16th Lieutenant Governor of Prince Edward Island
- In office May 30, 1945 – October 4, 1950
- Monarch: George VI
- Governors General: The Earl of Athlone The Viscount Alexander of Tunis
- Premier: J. Walter Jones
- Preceded by: Bradford William LePage
- Succeeded by: Thomas William Lemuel Prowse

MLA (Assemblyman) for 1st Prince
- In office September 15, 1943 – May 30, 1945
- Preceded by: Aeneas Gallant
- Succeeded by: Clarence Morrissey

Personal details
- Born: March 27, 1881 Tignish, Prince Edward Island
- Died: September 7, 1962 (aged 81) Sherwood, Prince Edward Island
- Party: Liberal
- Spouse: Zoe Chiasson ​(m. 1909)​
- Relations: Stanislaus Francis Perry (father-in-law) Augustin Gallant (son-in-law)
- Children: (Joseph) Theodore, (Marie) Catherine Ann, (Theodore) Stanislaus, (Timothy) Poirier, (Tish) Mary Letitia, (Walter) Hilairin, (Edie) Mary Edith, (Marcella) Mary, (Lefty) Mark Elphege, (Joan) Joan of Arc, (Harold) Cletus, (Benedict) Joseph, (Cecil) John, (Omer) Jules, (Fr. Ralph) John Raphael, (Gloria) Mary, (Norma) Mary
- Occupation: Clerk and merchant
- Profession: Politician

= Joseph Alphonsus Bernard =

Canadian politician

Joseph Alphonse Bernard (March 27, 1881 - September 7, 1962), which later evolved into the anglicized Joseph Alphonsus, was the 16th and first Acadian Lieutenant Governor of Prince Edward Island, serving between 1945 and 1950.

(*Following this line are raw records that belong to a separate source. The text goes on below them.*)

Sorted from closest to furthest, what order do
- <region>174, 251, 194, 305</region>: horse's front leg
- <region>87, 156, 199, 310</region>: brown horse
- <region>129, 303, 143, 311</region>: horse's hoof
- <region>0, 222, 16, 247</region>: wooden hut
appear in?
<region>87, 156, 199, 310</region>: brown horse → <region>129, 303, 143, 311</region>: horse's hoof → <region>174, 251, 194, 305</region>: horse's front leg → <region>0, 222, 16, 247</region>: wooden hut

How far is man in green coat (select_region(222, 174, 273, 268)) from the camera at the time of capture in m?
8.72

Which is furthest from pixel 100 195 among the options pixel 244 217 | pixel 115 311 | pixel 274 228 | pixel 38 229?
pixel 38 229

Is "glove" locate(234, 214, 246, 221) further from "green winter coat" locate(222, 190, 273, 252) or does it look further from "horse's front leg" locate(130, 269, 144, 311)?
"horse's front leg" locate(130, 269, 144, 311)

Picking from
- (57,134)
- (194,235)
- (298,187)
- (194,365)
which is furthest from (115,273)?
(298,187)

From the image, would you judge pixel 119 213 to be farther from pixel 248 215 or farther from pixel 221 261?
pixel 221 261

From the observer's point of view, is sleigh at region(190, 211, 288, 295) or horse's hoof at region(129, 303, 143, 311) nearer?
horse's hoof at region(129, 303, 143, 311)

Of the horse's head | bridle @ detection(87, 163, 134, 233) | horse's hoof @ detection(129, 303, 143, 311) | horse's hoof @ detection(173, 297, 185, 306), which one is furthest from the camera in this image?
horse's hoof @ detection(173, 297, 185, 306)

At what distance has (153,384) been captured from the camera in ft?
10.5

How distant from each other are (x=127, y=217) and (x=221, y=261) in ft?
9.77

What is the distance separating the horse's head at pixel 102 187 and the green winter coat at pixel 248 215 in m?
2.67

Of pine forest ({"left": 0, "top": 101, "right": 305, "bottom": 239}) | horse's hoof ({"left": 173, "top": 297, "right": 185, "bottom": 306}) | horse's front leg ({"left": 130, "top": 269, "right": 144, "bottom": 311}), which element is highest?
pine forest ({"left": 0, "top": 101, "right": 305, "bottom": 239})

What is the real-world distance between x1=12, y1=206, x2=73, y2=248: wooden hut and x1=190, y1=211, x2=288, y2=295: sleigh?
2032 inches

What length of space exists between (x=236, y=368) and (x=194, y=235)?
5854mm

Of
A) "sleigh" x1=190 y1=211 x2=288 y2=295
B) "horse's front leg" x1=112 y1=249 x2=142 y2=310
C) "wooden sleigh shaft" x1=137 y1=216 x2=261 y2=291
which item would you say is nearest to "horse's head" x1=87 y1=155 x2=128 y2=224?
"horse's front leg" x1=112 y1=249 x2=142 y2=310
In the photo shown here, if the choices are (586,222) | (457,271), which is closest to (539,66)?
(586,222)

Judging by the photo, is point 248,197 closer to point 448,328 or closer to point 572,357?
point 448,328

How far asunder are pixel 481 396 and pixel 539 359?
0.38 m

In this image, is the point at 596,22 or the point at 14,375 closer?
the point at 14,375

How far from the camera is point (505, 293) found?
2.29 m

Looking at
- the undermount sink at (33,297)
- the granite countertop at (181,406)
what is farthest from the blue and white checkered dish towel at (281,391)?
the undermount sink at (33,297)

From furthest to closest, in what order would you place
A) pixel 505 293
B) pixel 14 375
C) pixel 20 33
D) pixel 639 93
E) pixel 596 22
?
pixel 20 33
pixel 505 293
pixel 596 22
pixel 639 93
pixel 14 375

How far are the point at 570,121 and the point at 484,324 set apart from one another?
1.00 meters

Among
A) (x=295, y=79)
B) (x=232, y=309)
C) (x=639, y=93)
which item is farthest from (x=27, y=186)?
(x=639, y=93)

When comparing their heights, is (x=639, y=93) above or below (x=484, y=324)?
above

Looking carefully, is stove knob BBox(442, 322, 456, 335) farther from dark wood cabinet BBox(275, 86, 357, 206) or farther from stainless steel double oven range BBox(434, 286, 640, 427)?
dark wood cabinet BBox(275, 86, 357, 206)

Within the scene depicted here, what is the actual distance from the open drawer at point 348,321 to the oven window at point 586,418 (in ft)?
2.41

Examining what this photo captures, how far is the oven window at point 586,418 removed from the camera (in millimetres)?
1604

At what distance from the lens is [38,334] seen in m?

Born on March 27, 1881, in Tignish, Prince Edward Island, Bernard was the son of Acadians Theodore Bernard and Anne Perry, who was the daughter of Stanislaus Francis Perry. He received his education in Tignish and in various locations on the island.

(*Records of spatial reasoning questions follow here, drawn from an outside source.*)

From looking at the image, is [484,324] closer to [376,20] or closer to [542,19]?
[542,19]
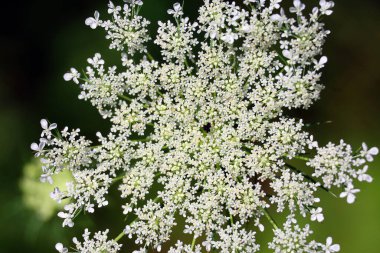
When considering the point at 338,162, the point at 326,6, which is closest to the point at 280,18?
the point at 326,6

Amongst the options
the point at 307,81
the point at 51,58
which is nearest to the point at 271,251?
the point at 307,81

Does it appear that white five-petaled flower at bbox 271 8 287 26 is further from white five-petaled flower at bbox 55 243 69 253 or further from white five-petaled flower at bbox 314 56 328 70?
white five-petaled flower at bbox 55 243 69 253

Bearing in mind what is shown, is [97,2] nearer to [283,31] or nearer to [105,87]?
[105,87]

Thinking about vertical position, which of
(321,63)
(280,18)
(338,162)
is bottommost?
(338,162)

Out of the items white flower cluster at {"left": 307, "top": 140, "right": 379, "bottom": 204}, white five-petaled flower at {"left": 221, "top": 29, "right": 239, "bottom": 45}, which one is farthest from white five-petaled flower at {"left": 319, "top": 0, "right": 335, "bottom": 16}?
white flower cluster at {"left": 307, "top": 140, "right": 379, "bottom": 204}

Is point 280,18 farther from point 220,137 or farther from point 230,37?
point 220,137

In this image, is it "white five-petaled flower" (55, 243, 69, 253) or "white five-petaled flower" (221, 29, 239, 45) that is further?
"white five-petaled flower" (55, 243, 69, 253)

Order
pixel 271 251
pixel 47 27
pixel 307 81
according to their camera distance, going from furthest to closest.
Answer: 1. pixel 47 27
2. pixel 271 251
3. pixel 307 81

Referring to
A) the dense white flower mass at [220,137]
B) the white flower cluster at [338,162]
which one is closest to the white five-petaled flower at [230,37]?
the dense white flower mass at [220,137]
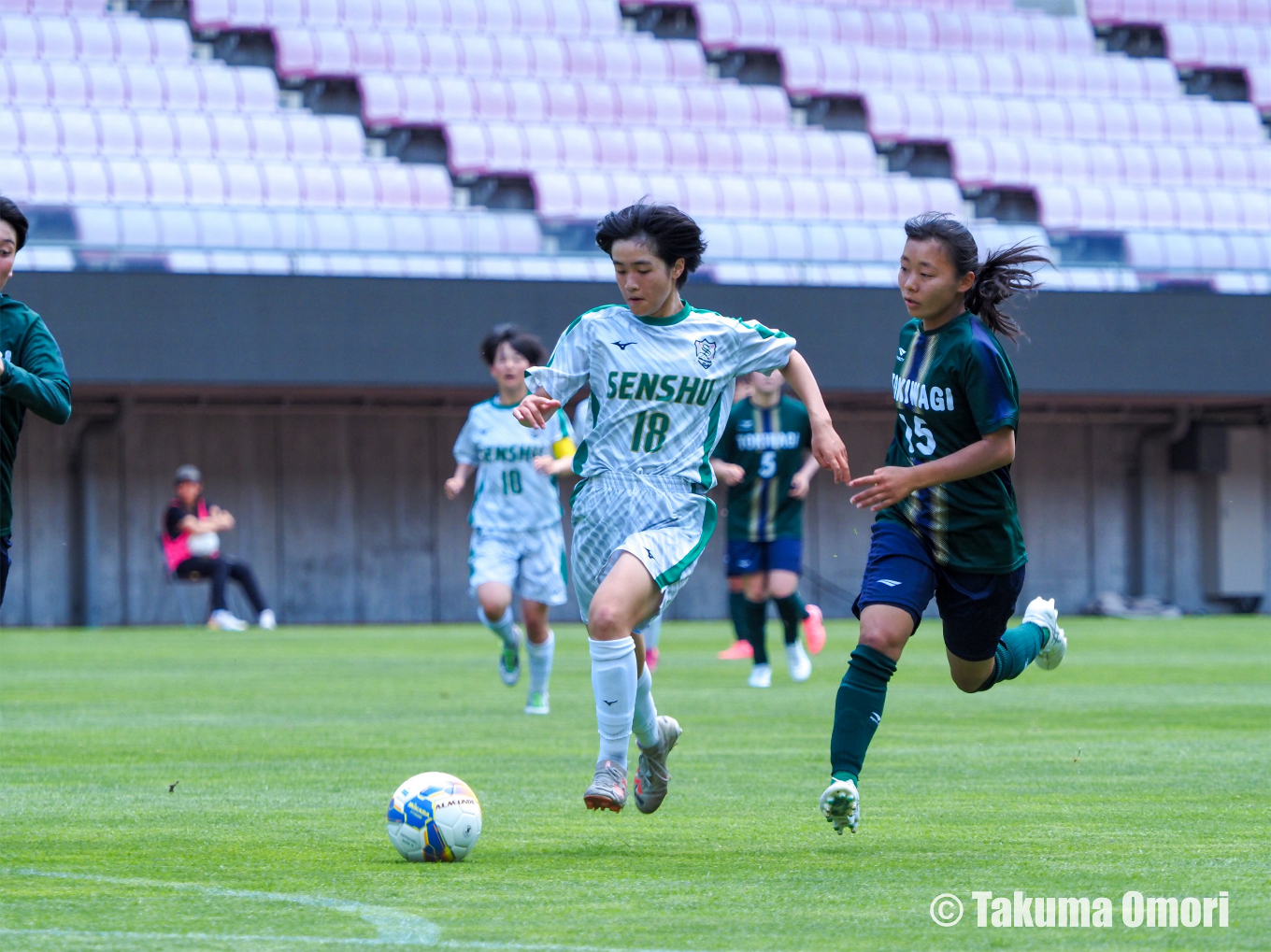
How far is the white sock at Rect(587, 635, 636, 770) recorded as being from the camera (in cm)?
581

On September 21, 1909, he married Zoë Chiasson of Tignish and they had seventeen children. He was a merchant and served as President of the Tignish Merchants Association. He was the Chairman of the Tignish Library and also Civilian Recruiting Director.

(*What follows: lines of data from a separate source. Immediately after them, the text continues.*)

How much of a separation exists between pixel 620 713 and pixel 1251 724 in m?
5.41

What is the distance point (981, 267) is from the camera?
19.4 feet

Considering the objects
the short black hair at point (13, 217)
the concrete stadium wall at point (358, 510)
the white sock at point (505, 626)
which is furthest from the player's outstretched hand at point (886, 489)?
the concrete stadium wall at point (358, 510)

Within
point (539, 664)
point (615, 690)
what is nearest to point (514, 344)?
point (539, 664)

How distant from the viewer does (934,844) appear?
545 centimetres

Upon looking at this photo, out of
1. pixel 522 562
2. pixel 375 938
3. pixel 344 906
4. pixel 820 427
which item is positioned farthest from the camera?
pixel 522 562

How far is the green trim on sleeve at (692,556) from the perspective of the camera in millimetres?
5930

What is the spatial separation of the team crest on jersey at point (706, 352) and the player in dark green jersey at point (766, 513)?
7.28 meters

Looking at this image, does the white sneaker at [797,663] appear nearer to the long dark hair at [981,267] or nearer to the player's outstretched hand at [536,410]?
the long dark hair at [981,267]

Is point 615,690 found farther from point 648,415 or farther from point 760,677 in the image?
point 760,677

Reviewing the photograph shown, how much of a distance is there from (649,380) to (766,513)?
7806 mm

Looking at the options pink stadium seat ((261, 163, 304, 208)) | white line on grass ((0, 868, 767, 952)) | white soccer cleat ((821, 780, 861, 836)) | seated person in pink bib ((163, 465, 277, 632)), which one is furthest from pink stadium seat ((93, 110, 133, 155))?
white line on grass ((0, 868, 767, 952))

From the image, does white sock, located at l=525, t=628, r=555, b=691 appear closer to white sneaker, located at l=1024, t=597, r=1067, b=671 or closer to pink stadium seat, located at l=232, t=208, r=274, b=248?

A member of the Liberal Party of Prince Edward Island, Bernard was elected on September 15, 1943, to represent the district of 1st Prince in the Provincial Legislature. He was appointed Lieutenant-Governor of Prince Edward Island on May 30, 1945, and served until October 4, 1950.

He died at a nursing home in Sherwood at the age of 81.

His daughter Marcella married Augustin Gallant.